* **Instructions to follow**
Express these lines as a JSON list of strings, with one string per line and blank lines omitted.

* **Items in a dataset**
- - -

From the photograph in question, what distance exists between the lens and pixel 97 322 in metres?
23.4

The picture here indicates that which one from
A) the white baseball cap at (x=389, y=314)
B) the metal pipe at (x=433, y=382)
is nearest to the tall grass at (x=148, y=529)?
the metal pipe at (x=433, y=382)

- - -

* **Result of this exercise**
[
  "From the photograph in question, what distance exists between the lens and pixel 97 322 in metres?",
  "23.4",
  "The picture here indicates that which one from",
  "A) the white baseball cap at (x=389, y=314)",
  "B) the metal pipe at (x=433, y=382)",
  "is nearest to the tall grass at (x=148, y=529)?",
  "the metal pipe at (x=433, y=382)"
]